The Mystic Rose

Investigating a feminine perspective in Theology in complete submission to the Magisterium.

Sunday, April 15, 2007

The Importance of Living in Creation

If we are truly looking to uncover the implications of a feminine perspective in theology, there is one aspect that has lately struck me as being of great import - that of living in creation.

Yesterday night I was at a day retreat with the fellow members of my Newman Club and we went to pray at the Blessed Sacrament. After kneeling in prayer, I sat back and picked up Thomas A Kempis' "The Imitation of Christ" and read a section on Truth and Freedom. The words, however, not to my dismay but certainly to my curiousity, emphasized the banalities of earthly and fleshly existence. Heaven is our true goal and the spiritual heaven is our fulfillment. This clicked with my friend Jeff's narrative of St. Francis an hour or so afterwards - a renunciation of the world, even if that time it was a significant improvement that a hermetical lifestyle was being practiced within it.

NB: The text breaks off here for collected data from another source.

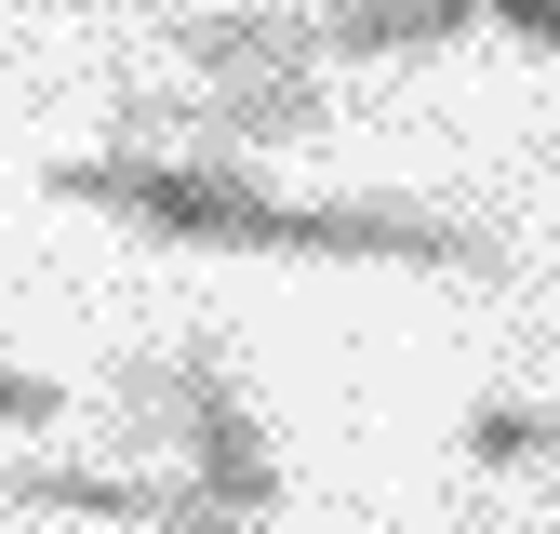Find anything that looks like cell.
<instances>
[{"mask_svg":"<svg viewBox=\"0 0 560 534\" xmlns=\"http://www.w3.org/2000/svg\"><path fill=\"white\" fill-rule=\"evenodd\" d=\"M54 200L174 241V254H320V267H441V281H508V241L454 200H280L254 161H187V148H81L40 174Z\"/></svg>","mask_w":560,"mask_h":534,"instance_id":"6da1fadb","label":"cell"},{"mask_svg":"<svg viewBox=\"0 0 560 534\" xmlns=\"http://www.w3.org/2000/svg\"><path fill=\"white\" fill-rule=\"evenodd\" d=\"M107 415L120 441H174V481L187 495H228V508H280V441L254 415V387L228 374V348H161V361H120L107 374Z\"/></svg>","mask_w":560,"mask_h":534,"instance_id":"7a4b0ae2","label":"cell"},{"mask_svg":"<svg viewBox=\"0 0 560 534\" xmlns=\"http://www.w3.org/2000/svg\"><path fill=\"white\" fill-rule=\"evenodd\" d=\"M307 134H334V94H320V67H307V81H214V94H120V134H107V148L267 161V148H307Z\"/></svg>","mask_w":560,"mask_h":534,"instance_id":"3957f363","label":"cell"},{"mask_svg":"<svg viewBox=\"0 0 560 534\" xmlns=\"http://www.w3.org/2000/svg\"><path fill=\"white\" fill-rule=\"evenodd\" d=\"M0 508H40V521H120V534H161L174 481H161V467H27V454H0Z\"/></svg>","mask_w":560,"mask_h":534,"instance_id":"277c9868","label":"cell"},{"mask_svg":"<svg viewBox=\"0 0 560 534\" xmlns=\"http://www.w3.org/2000/svg\"><path fill=\"white\" fill-rule=\"evenodd\" d=\"M174 54L200 81H307L320 67V14H174Z\"/></svg>","mask_w":560,"mask_h":534,"instance_id":"5b68a950","label":"cell"},{"mask_svg":"<svg viewBox=\"0 0 560 534\" xmlns=\"http://www.w3.org/2000/svg\"><path fill=\"white\" fill-rule=\"evenodd\" d=\"M467 27H494V0H320V54L387 67V54H441Z\"/></svg>","mask_w":560,"mask_h":534,"instance_id":"8992f818","label":"cell"},{"mask_svg":"<svg viewBox=\"0 0 560 534\" xmlns=\"http://www.w3.org/2000/svg\"><path fill=\"white\" fill-rule=\"evenodd\" d=\"M454 441H467V467H494V481H534V467H560V400H480Z\"/></svg>","mask_w":560,"mask_h":534,"instance_id":"52a82bcc","label":"cell"},{"mask_svg":"<svg viewBox=\"0 0 560 534\" xmlns=\"http://www.w3.org/2000/svg\"><path fill=\"white\" fill-rule=\"evenodd\" d=\"M54 415H67V387L27 374V361H0V428H54Z\"/></svg>","mask_w":560,"mask_h":534,"instance_id":"ba28073f","label":"cell"},{"mask_svg":"<svg viewBox=\"0 0 560 534\" xmlns=\"http://www.w3.org/2000/svg\"><path fill=\"white\" fill-rule=\"evenodd\" d=\"M161 534H267V521H254V508H228V495H187V481H174Z\"/></svg>","mask_w":560,"mask_h":534,"instance_id":"9c48e42d","label":"cell"},{"mask_svg":"<svg viewBox=\"0 0 560 534\" xmlns=\"http://www.w3.org/2000/svg\"><path fill=\"white\" fill-rule=\"evenodd\" d=\"M494 27L534 40V54H560V0H494Z\"/></svg>","mask_w":560,"mask_h":534,"instance_id":"30bf717a","label":"cell"}]
</instances>
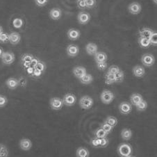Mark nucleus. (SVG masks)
<instances>
[{
  "label": "nucleus",
  "instance_id": "nucleus-51",
  "mask_svg": "<svg viewBox=\"0 0 157 157\" xmlns=\"http://www.w3.org/2000/svg\"><path fill=\"white\" fill-rule=\"evenodd\" d=\"M3 32H4V29L1 25H0V34H2Z\"/></svg>",
  "mask_w": 157,
  "mask_h": 157
},
{
  "label": "nucleus",
  "instance_id": "nucleus-25",
  "mask_svg": "<svg viewBox=\"0 0 157 157\" xmlns=\"http://www.w3.org/2000/svg\"><path fill=\"white\" fill-rule=\"evenodd\" d=\"M138 44H139V46L143 49H147L148 48H150V46L151 45L150 39L143 37H140L138 38Z\"/></svg>",
  "mask_w": 157,
  "mask_h": 157
},
{
  "label": "nucleus",
  "instance_id": "nucleus-13",
  "mask_svg": "<svg viewBox=\"0 0 157 157\" xmlns=\"http://www.w3.org/2000/svg\"><path fill=\"white\" fill-rule=\"evenodd\" d=\"M72 73L76 78L80 79L85 75L87 74V71L84 67L83 66H76L72 70Z\"/></svg>",
  "mask_w": 157,
  "mask_h": 157
},
{
  "label": "nucleus",
  "instance_id": "nucleus-8",
  "mask_svg": "<svg viewBox=\"0 0 157 157\" xmlns=\"http://www.w3.org/2000/svg\"><path fill=\"white\" fill-rule=\"evenodd\" d=\"M90 19H91V16L90 13H88V12L82 10V11H81L78 13L77 20H78V22L79 23L80 25H84L88 24V23L90 22Z\"/></svg>",
  "mask_w": 157,
  "mask_h": 157
},
{
  "label": "nucleus",
  "instance_id": "nucleus-49",
  "mask_svg": "<svg viewBox=\"0 0 157 157\" xmlns=\"http://www.w3.org/2000/svg\"><path fill=\"white\" fill-rule=\"evenodd\" d=\"M34 69H35L34 67L29 66V67H27V69H26V70H27V74L29 75H30V76H31V77H32V75L33 74V72H34Z\"/></svg>",
  "mask_w": 157,
  "mask_h": 157
},
{
  "label": "nucleus",
  "instance_id": "nucleus-19",
  "mask_svg": "<svg viewBox=\"0 0 157 157\" xmlns=\"http://www.w3.org/2000/svg\"><path fill=\"white\" fill-rule=\"evenodd\" d=\"M132 72L133 75H134L136 77L141 78L145 76V70L143 66H141V65H136V66L133 67Z\"/></svg>",
  "mask_w": 157,
  "mask_h": 157
},
{
  "label": "nucleus",
  "instance_id": "nucleus-2",
  "mask_svg": "<svg viewBox=\"0 0 157 157\" xmlns=\"http://www.w3.org/2000/svg\"><path fill=\"white\" fill-rule=\"evenodd\" d=\"M78 104H79L81 108L88 110L92 108L94 104V101L91 97L88 95H84L80 98Z\"/></svg>",
  "mask_w": 157,
  "mask_h": 157
},
{
  "label": "nucleus",
  "instance_id": "nucleus-37",
  "mask_svg": "<svg viewBox=\"0 0 157 157\" xmlns=\"http://www.w3.org/2000/svg\"><path fill=\"white\" fill-rule=\"evenodd\" d=\"M9 42V34L8 33L3 32L0 34V43H6Z\"/></svg>",
  "mask_w": 157,
  "mask_h": 157
},
{
  "label": "nucleus",
  "instance_id": "nucleus-29",
  "mask_svg": "<svg viewBox=\"0 0 157 157\" xmlns=\"http://www.w3.org/2000/svg\"><path fill=\"white\" fill-rule=\"evenodd\" d=\"M94 134H95V136L96 138H99V139L104 138H107V136H108V133H107L103 129H101V127L98 128V129L95 131V133H94Z\"/></svg>",
  "mask_w": 157,
  "mask_h": 157
},
{
  "label": "nucleus",
  "instance_id": "nucleus-38",
  "mask_svg": "<svg viewBox=\"0 0 157 157\" xmlns=\"http://www.w3.org/2000/svg\"><path fill=\"white\" fill-rule=\"evenodd\" d=\"M90 144L93 147H95V148L100 147V139L96 137L92 138L90 140Z\"/></svg>",
  "mask_w": 157,
  "mask_h": 157
},
{
  "label": "nucleus",
  "instance_id": "nucleus-21",
  "mask_svg": "<svg viewBox=\"0 0 157 157\" xmlns=\"http://www.w3.org/2000/svg\"><path fill=\"white\" fill-rule=\"evenodd\" d=\"M94 58H95L96 63H98L106 62L107 59H108V56H107V54L105 52H98L95 55H94Z\"/></svg>",
  "mask_w": 157,
  "mask_h": 157
},
{
  "label": "nucleus",
  "instance_id": "nucleus-17",
  "mask_svg": "<svg viewBox=\"0 0 157 157\" xmlns=\"http://www.w3.org/2000/svg\"><path fill=\"white\" fill-rule=\"evenodd\" d=\"M86 52L90 56H94L98 52V47L95 43H88L86 45Z\"/></svg>",
  "mask_w": 157,
  "mask_h": 157
},
{
  "label": "nucleus",
  "instance_id": "nucleus-10",
  "mask_svg": "<svg viewBox=\"0 0 157 157\" xmlns=\"http://www.w3.org/2000/svg\"><path fill=\"white\" fill-rule=\"evenodd\" d=\"M119 111L123 115L129 114L132 111V105L127 101H122L119 104Z\"/></svg>",
  "mask_w": 157,
  "mask_h": 157
},
{
  "label": "nucleus",
  "instance_id": "nucleus-44",
  "mask_svg": "<svg viewBox=\"0 0 157 157\" xmlns=\"http://www.w3.org/2000/svg\"><path fill=\"white\" fill-rule=\"evenodd\" d=\"M34 2L36 6L39 7H43L48 4L49 0H34Z\"/></svg>",
  "mask_w": 157,
  "mask_h": 157
},
{
  "label": "nucleus",
  "instance_id": "nucleus-7",
  "mask_svg": "<svg viewBox=\"0 0 157 157\" xmlns=\"http://www.w3.org/2000/svg\"><path fill=\"white\" fill-rule=\"evenodd\" d=\"M64 105L67 106H72L77 102V97L72 93H67L62 99Z\"/></svg>",
  "mask_w": 157,
  "mask_h": 157
},
{
  "label": "nucleus",
  "instance_id": "nucleus-45",
  "mask_svg": "<svg viewBox=\"0 0 157 157\" xmlns=\"http://www.w3.org/2000/svg\"><path fill=\"white\" fill-rule=\"evenodd\" d=\"M77 6L81 10H84L86 9V4L85 0H77Z\"/></svg>",
  "mask_w": 157,
  "mask_h": 157
},
{
  "label": "nucleus",
  "instance_id": "nucleus-31",
  "mask_svg": "<svg viewBox=\"0 0 157 157\" xmlns=\"http://www.w3.org/2000/svg\"><path fill=\"white\" fill-rule=\"evenodd\" d=\"M9 150L6 145L0 143V157H9Z\"/></svg>",
  "mask_w": 157,
  "mask_h": 157
},
{
  "label": "nucleus",
  "instance_id": "nucleus-36",
  "mask_svg": "<svg viewBox=\"0 0 157 157\" xmlns=\"http://www.w3.org/2000/svg\"><path fill=\"white\" fill-rule=\"evenodd\" d=\"M46 68H47V65L45 64V63L40 61H40L38 63V64L36 65V66L35 67V69H37L43 72L45 71Z\"/></svg>",
  "mask_w": 157,
  "mask_h": 157
},
{
  "label": "nucleus",
  "instance_id": "nucleus-22",
  "mask_svg": "<svg viewBox=\"0 0 157 157\" xmlns=\"http://www.w3.org/2000/svg\"><path fill=\"white\" fill-rule=\"evenodd\" d=\"M154 31L148 27H143L139 31V33H139L140 37L150 39Z\"/></svg>",
  "mask_w": 157,
  "mask_h": 157
},
{
  "label": "nucleus",
  "instance_id": "nucleus-39",
  "mask_svg": "<svg viewBox=\"0 0 157 157\" xmlns=\"http://www.w3.org/2000/svg\"><path fill=\"white\" fill-rule=\"evenodd\" d=\"M120 68L118 66L113 65L109 67L107 72H109V73H111V74H113V75H116L117 72H118L120 71Z\"/></svg>",
  "mask_w": 157,
  "mask_h": 157
},
{
  "label": "nucleus",
  "instance_id": "nucleus-33",
  "mask_svg": "<svg viewBox=\"0 0 157 157\" xmlns=\"http://www.w3.org/2000/svg\"><path fill=\"white\" fill-rule=\"evenodd\" d=\"M115 78H116V83H122L124 79V73L122 70H120L118 72H117L115 75Z\"/></svg>",
  "mask_w": 157,
  "mask_h": 157
},
{
  "label": "nucleus",
  "instance_id": "nucleus-1",
  "mask_svg": "<svg viewBox=\"0 0 157 157\" xmlns=\"http://www.w3.org/2000/svg\"><path fill=\"white\" fill-rule=\"evenodd\" d=\"M117 151L120 157H127L132 155L133 152V148L130 144L127 143H122L118 145Z\"/></svg>",
  "mask_w": 157,
  "mask_h": 157
},
{
  "label": "nucleus",
  "instance_id": "nucleus-41",
  "mask_svg": "<svg viewBox=\"0 0 157 157\" xmlns=\"http://www.w3.org/2000/svg\"><path fill=\"white\" fill-rule=\"evenodd\" d=\"M8 103V99L6 96L0 95V108H4Z\"/></svg>",
  "mask_w": 157,
  "mask_h": 157
},
{
  "label": "nucleus",
  "instance_id": "nucleus-52",
  "mask_svg": "<svg viewBox=\"0 0 157 157\" xmlns=\"http://www.w3.org/2000/svg\"><path fill=\"white\" fill-rule=\"evenodd\" d=\"M152 2H154V4H156V5H157V0H152Z\"/></svg>",
  "mask_w": 157,
  "mask_h": 157
},
{
  "label": "nucleus",
  "instance_id": "nucleus-11",
  "mask_svg": "<svg viewBox=\"0 0 157 157\" xmlns=\"http://www.w3.org/2000/svg\"><path fill=\"white\" fill-rule=\"evenodd\" d=\"M66 52L70 57H75L79 53V48L77 44H69L66 48Z\"/></svg>",
  "mask_w": 157,
  "mask_h": 157
},
{
  "label": "nucleus",
  "instance_id": "nucleus-12",
  "mask_svg": "<svg viewBox=\"0 0 157 157\" xmlns=\"http://www.w3.org/2000/svg\"><path fill=\"white\" fill-rule=\"evenodd\" d=\"M19 145L21 150L24 151L30 150L32 147V141L29 138H22L20 140Z\"/></svg>",
  "mask_w": 157,
  "mask_h": 157
},
{
  "label": "nucleus",
  "instance_id": "nucleus-34",
  "mask_svg": "<svg viewBox=\"0 0 157 157\" xmlns=\"http://www.w3.org/2000/svg\"><path fill=\"white\" fill-rule=\"evenodd\" d=\"M136 109L138 111H145L147 108V102L143 99L141 102L137 104V105L136 106Z\"/></svg>",
  "mask_w": 157,
  "mask_h": 157
},
{
  "label": "nucleus",
  "instance_id": "nucleus-27",
  "mask_svg": "<svg viewBox=\"0 0 157 157\" xmlns=\"http://www.w3.org/2000/svg\"><path fill=\"white\" fill-rule=\"evenodd\" d=\"M80 82L82 83V84L84 85H88L90 84V83L93 82V77L90 74H86L83 77H82L79 79Z\"/></svg>",
  "mask_w": 157,
  "mask_h": 157
},
{
  "label": "nucleus",
  "instance_id": "nucleus-46",
  "mask_svg": "<svg viewBox=\"0 0 157 157\" xmlns=\"http://www.w3.org/2000/svg\"><path fill=\"white\" fill-rule=\"evenodd\" d=\"M109 143V140L107 138H101L100 139V147H106Z\"/></svg>",
  "mask_w": 157,
  "mask_h": 157
},
{
  "label": "nucleus",
  "instance_id": "nucleus-9",
  "mask_svg": "<svg viewBox=\"0 0 157 157\" xmlns=\"http://www.w3.org/2000/svg\"><path fill=\"white\" fill-rule=\"evenodd\" d=\"M128 10L131 14L132 15H138L142 10V6L138 2H134L131 3L128 6Z\"/></svg>",
  "mask_w": 157,
  "mask_h": 157
},
{
  "label": "nucleus",
  "instance_id": "nucleus-14",
  "mask_svg": "<svg viewBox=\"0 0 157 157\" xmlns=\"http://www.w3.org/2000/svg\"><path fill=\"white\" fill-rule=\"evenodd\" d=\"M33 57L34 56L31 54H25L21 57V63H22V65L25 69H27V67L30 66V63Z\"/></svg>",
  "mask_w": 157,
  "mask_h": 157
},
{
  "label": "nucleus",
  "instance_id": "nucleus-18",
  "mask_svg": "<svg viewBox=\"0 0 157 157\" xmlns=\"http://www.w3.org/2000/svg\"><path fill=\"white\" fill-rule=\"evenodd\" d=\"M49 15L53 20H59L62 16V11L59 8H53L49 11Z\"/></svg>",
  "mask_w": 157,
  "mask_h": 157
},
{
  "label": "nucleus",
  "instance_id": "nucleus-15",
  "mask_svg": "<svg viewBox=\"0 0 157 157\" xmlns=\"http://www.w3.org/2000/svg\"><path fill=\"white\" fill-rule=\"evenodd\" d=\"M67 36L70 40H77L81 36V32L77 29H70L67 32Z\"/></svg>",
  "mask_w": 157,
  "mask_h": 157
},
{
  "label": "nucleus",
  "instance_id": "nucleus-48",
  "mask_svg": "<svg viewBox=\"0 0 157 157\" xmlns=\"http://www.w3.org/2000/svg\"><path fill=\"white\" fill-rule=\"evenodd\" d=\"M39 61H40V59L36 58V57H33V59H32V61H31V63H30V66L34 67V68H35V67L36 66V65L38 64V63Z\"/></svg>",
  "mask_w": 157,
  "mask_h": 157
},
{
  "label": "nucleus",
  "instance_id": "nucleus-20",
  "mask_svg": "<svg viewBox=\"0 0 157 157\" xmlns=\"http://www.w3.org/2000/svg\"><path fill=\"white\" fill-rule=\"evenodd\" d=\"M21 40V36L19 33L11 32L9 34V43L11 44H17Z\"/></svg>",
  "mask_w": 157,
  "mask_h": 157
},
{
  "label": "nucleus",
  "instance_id": "nucleus-30",
  "mask_svg": "<svg viewBox=\"0 0 157 157\" xmlns=\"http://www.w3.org/2000/svg\"><path fill=\"white\" fill-rule=\"evenodd\" d=\"M104 122L107 123V124H109V125H111V127H115L117 124V122L118 121H117V119L116 117L110 116L106 117L105 120H104Z\"/></svg>",
  "mask_w": 157,
  "mask_h": 157
},
{
  "label": "nucleus",
  "instance_id": "nucleus-23",
  "mask_svg": "<svg viewBox=\"0 0 157 157\" xmlns=\"http://www.w3.org/2000/svg\"><path fill=\"white\" fill-rule=\"evenodd\" d=\"M143 100V96L139 93H133L132 95L130 96L131 104L135 106L140 102H141Z\"/></svg>",
  "mask_w": 157,
  "mask_h": 157
},
{
  "label": "nucleus",
  "instance_id": "nucleus-43",
  "mask_svg": "<svg viewBox=\"0 0 157 157\" xmlns=\"http://www.w3.org/2000/svg\"><path fill=\"white\" fill-rule=\"evenodd\" d=\"M107 67H108V64H107L106 62H102V63H97V67L99 70H101V71H103V70H105Z\"/></svg>",
  "mask_w": 157,
  "mask_h": 157
},
{
  "label": "nucleus",
  "instance_id": "nucleus-40",
  "mask_svg": "<svg viewBox=\"0 0 157 157\" xmlns=\"http://www.w3.org/2000/svg\"><path fill=\"white\" fill-rule=\"evenodd\" d=\"M150 41L151 45L157 46V31H154L151 38H150Z\"/></svg>",
  "mask_w": 157,
  "mask_h": 157
},
{
  "label": "nucleus",
  "instance_id": "nucleus-4",
  "mask_svg": "<svg viewBox=\"0 0 157 157\" xmlns=\"http://www.w3.org/2000/svg\"><path fill=\"white\" fill-rule=\"evenodd\" d=\"M1 59L4 65H10L14 63L15 56L14 53H13L11 52H4L1 57Z\"/></svg>",
  "mask_w": 157,
  "mask_h": 157
},
{
  "label": "nucleus",
  "instance_id": "nucleus-5",
  "mask_svg": "<svg viewBox=\"0 0 157 157\" xmlns=\"http://www.w3.org/2000/svg\"><path fill=\"white\" fill-rule=\"evenodd\" d=\"M49 105H50V107L52 110L59 111V110H61L63 108L64 104L62 99L55 97V98H51L50 101H49Z\"/></svg>",
  "mask_w": 157,
  "mask_h": 157
},
{
  "label": "nucleus",
  "instance_id": "nucleus-26",
  "mask_svg": "<svg viewBox=\"0 0 157 157\" xmlns=\"http://www.w3.org/2000/svg\"><path fill=\"white\" fill-rule=\"evenodd\" d=\"M121 137L124 140H129L132 137V132L130 129L124 128L121 132Z\"/></svg>",
  "mask_w": 157,
  "mask_h": 157
},
{
  "label": "nucleus",
  "instance_id": "nucleus-35",
  "mask_svg": "<svg viewBox=\"0 0 157 157\" xmlns=\"http://www.w3.org/2000/svg\"><path fill=\"white\" fill-rule=\"evenodd\" d=\"M100 127L101 128V129H103L105 132L108 133V134H109L110 133L112 132V131H113V127H111V125H109V124H107V123H106L105 122H104L102 124H101L100 125Z\"/></svg>",
  "mask_w": 157,
  "mask_h": 157
},
{
  "label": "nucleus",
  "instance_id": "nucleus-24",
  "mask_svg": "<svg viewBox=\"0 0 157 157\" xmlns=\"http://www.w3.org/2000/svg\"><path fill=\"white\" fill-rule=\"evenodd\" d=\"M76 156L77 157H89L90 152L87 148L84 147H78L76 151Z\"/></svg>",
  "mask_w": 157,
  "mask_h": 157
},
{
  "label": "nucleus",
  "instance_id": "nucleus-16",
  "mask_svg": "<svg viewBox=\"0 0 157 157\" xmlns=\"http://www.w3.org/2000/svg\"><path fill=\"white\" fill-rule=\"evenodd\" d=\"M6 85L10 90H15L20 86V82L16 78L10 77L6 81Z\"/></svg>",
  "mask_w": 157,
  "mask_h": 157
},
{
  "label": "nucleus",
  "instance_id": "nucleus-53",
  "mask_svg": "<svg viewBox=\"0 0 157 157\" xmlns=\"http://www.w3.org/2000/svg\"><path fill=\"white\" fill-rule=\"evenodd\" d=\"M127 157H135V156H133L130 155V156H127Z\"/></svg>",
  "mask_w": 157,
  "mask_h": 157
},
{
  "label": "nucleus",
  "instance_id": "nucleus-50",
  "mask_svg": "<svg viewBox=\"0 0 157 157\" xmlns=\"http://www.w3.org/2000/svg\"><path fill=\"white\" fill-rule=\"evenodd\" d=\"M4 50H3V49H2V48H1V47H0V58H1L2 57V54H4Z\"/></svg>",
  "mask_w": 157,
  "mask_h": 157
},
{
  "label": "nucleus",
  "instance_id": "nucleus-28",
  "mask_svg": "<svg viewBox=\"0 0 157 157\" xmlns=\"http://www.w3.org/2000/svg\"><path fill=\"white\" fill-rule=\"evenodd\" d=\"M105 83L106 85H111L116 83V78H115V75L111 74L109 72H106L105 75Z\"/></svg>",
  "mask_w": 157,
  "mask_h": 157
},
{
  "label": "nucleus",
  "instance_id": "nucleus-6",
  "mask_svg": "<svg viewBox=\"0 0 157 157\" xmlns=\"http://www.w3.org/2000/svg\"><path fill=\"white\" fill-rule=\"evenodd\" d=\"M141 62L145 67H151L155 63V58L151 54H145L141 57Z\"/></svg>",
  "mask_w": 157,
  "mask_h": 157
},
{
  "label": "nucleus",
  "instance_id": "nucleus-42",
  "mask_svg": "<svg viewBox=\"0 0 157 157\" xmlns=\"http://www.w3.org/2000/svg\"><path fill=\"white\" fill-rule=\"evenodd\" d=\"M85 2L87 9H93L96 5V0H85Z\"/></svg>",
  "mask_w": 157,
  "mask_h": 157
},
{
  "label": "nucleus",
  "instance_id": "nucleus-32",
  "mask_svg": "<svg viewBox=\"0 0 157 157\" xmlns=\"http://www.w3.org/2000/svg\"><path fill=\"white\" fill-rule=\"evenodd\" d=\"M13 27L15 29H20L24 25V21H23L22 18L16 17L13 21Z\"/></svg>",
  "mask_w": 157,
  "mask_h": 157
},
{
  "label": "nucleus",
  "instance_id": "nucleus-47",
  "mask_svg": "<svg viewBox=\"0 0 157 157\" xmlns=\"http://www.w3.org/2000/svg\"><path fill=\"white\" fill-rule=\"evenodd\" d=\"M43 72H41V71H40V70H38L37 69H34V72H33L32 77L38 78H40L41 76L43 75Z\"/></svg>",
  "mask_w": 157,
  "mask_h": 157
},
{
  "label": "nucleus",
  "instance_id": "nucleus-3",
  "mask_svg": "<svg viewBox=\"0 0 157 157\" xmlns=\"http://www.w3.org/2000/svg\"><path fill=\"white\" fill-rule=\"evenodd\" d=\"M100 99L104 104H109L114 100V94L109 90H104L100 95Z\"/></svg>",
  "mask_w": 157,
  "mask_h": 157
}]
</instances>
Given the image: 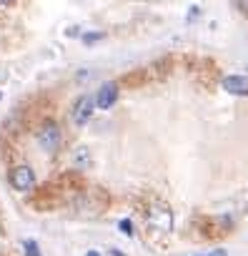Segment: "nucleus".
<instances>
[{
    "mask_svg": "<svg viewBox=\"0 0 248 256\" xmlns=\"http://www.w3.org/2000/svg\"><path fill=\"white\" fill-rule=\"evenodd\" d=\"M93 110H95V98H90V96H80V98L73 103L70 118H73L75 126H85V123L90 120Z\"/></svg>",
    "mask_w": 248,
    "mask_h": 256,
    "instance_id": "7ed1b4c3",
    "label": "nucleus"
},
{
    "mask_svg": "<svg viewBox=\"0 0 248 256\" xmlns=\"http://www.w3.org/2000/svg\"><path fill=\"white\" fill-rule=\"evenodd\" d=\"M38 146L45 151V154H55L60 148V126L55 120H43L40 128H38Z\"/></svg>",
    "mask_w": 248,
    "mask_h": 256,
    "instance_id": "f257e3e1",
    "label": "nucleus"
},
{
    "mask_svg": "<svg viewBox=\"0 0 248 256\" xmlns=\"http://www.w3.org/2000/svg\"><path fill=\"white\" fill-rule=\"evenodd\" d=\"M23 254H25V256H43L38 241H33V238H25V241H23Z\"/></svg>",
    "mask_w": 248,
    "mask_h": 256,
    "instance_id": "0eeeda50",
    "label": "nucleus"
},
{
    "mask_svg": "<svg viewBox=\"0 0 248 256\" xmlns=\"http://www.w3.org/2000/svg\"><path fill=\"white\" fill-rule=\"evenodd\" d=\"M233 3H236V8H238V13L248 18V0H233Z\"/></svg>",
    "mask_w": 248,
    "mask_h": 256,
    "instance_id": "9d476101",
    "label": "nucleus"
},
{
    "mask_svg": "<svg viewBox=\"0 0 248 256\" xmlns=\"http://www.w3.org/2000/svg\"><path fill=\"white\" fill-rule=\"evenodd\" d=\"M118 228H120V234H126V236H133V224H131L128 218H123V221L118 224Z\"/></svg>",
    "mask_w": 248,
    "mask_h": 256,
    "instance_id": "6e6552de",
    "label": "nucleus"
},
{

One of the implications of Theology of the Body, for me, though, is a celebration of all Creation for the mere fact that our physical realities make visible the invisible spiritual realities of God. They are not always something, then, to just be renounced or lived in poverty, denial and celibacy. These are all good and worthy things that do point us to the heavenly direction. But I do not believe Christian tradition has taken into account the implications of all that is to point us to Heaven - a spiritual and physical resurrection of our bodies. How are we to understand how to use the world and physicality well and God-like if our conceptions of sanctity and holiness do not incorporate the full reality of living in Creation well - of using our sexuality appropriately and with holy reverence and appreciation, of treating every drop of food as a component of the nourishment of Christ in the Eucharist, of rejoicing in the beauty - both natural and man-made beauty - of the clothes on our backs, the buildings we inhabit, the dressings of the world.

These can be abused. These can be idolized. Or, they can be seen as manifestations of the glory of God to be used joyfully and appropriately at every stage in our lives. John Paul the Great has given us the metaphysical understanding for how this can be so, but Women, as the body of the Church and symbol of Creation, can sense the impact of the world - its eyes that glow, skin that prickles, tongues that envelop, aromas that entrance, drums that resound and intution that ensues.

There have been saints that have lived in the world - wives and husbands, rulers and professionals, homemakers and academics - but what exactly is our appreciation for their worldliness? Why is it so important? I can't help but think, that that is exactly what our times need. A saint to live in the world and live in the world well - and who can show us the importance of doing so. For those of us who have realized that we are not called to the consecrated life, that is our calling. That is our vocation under God.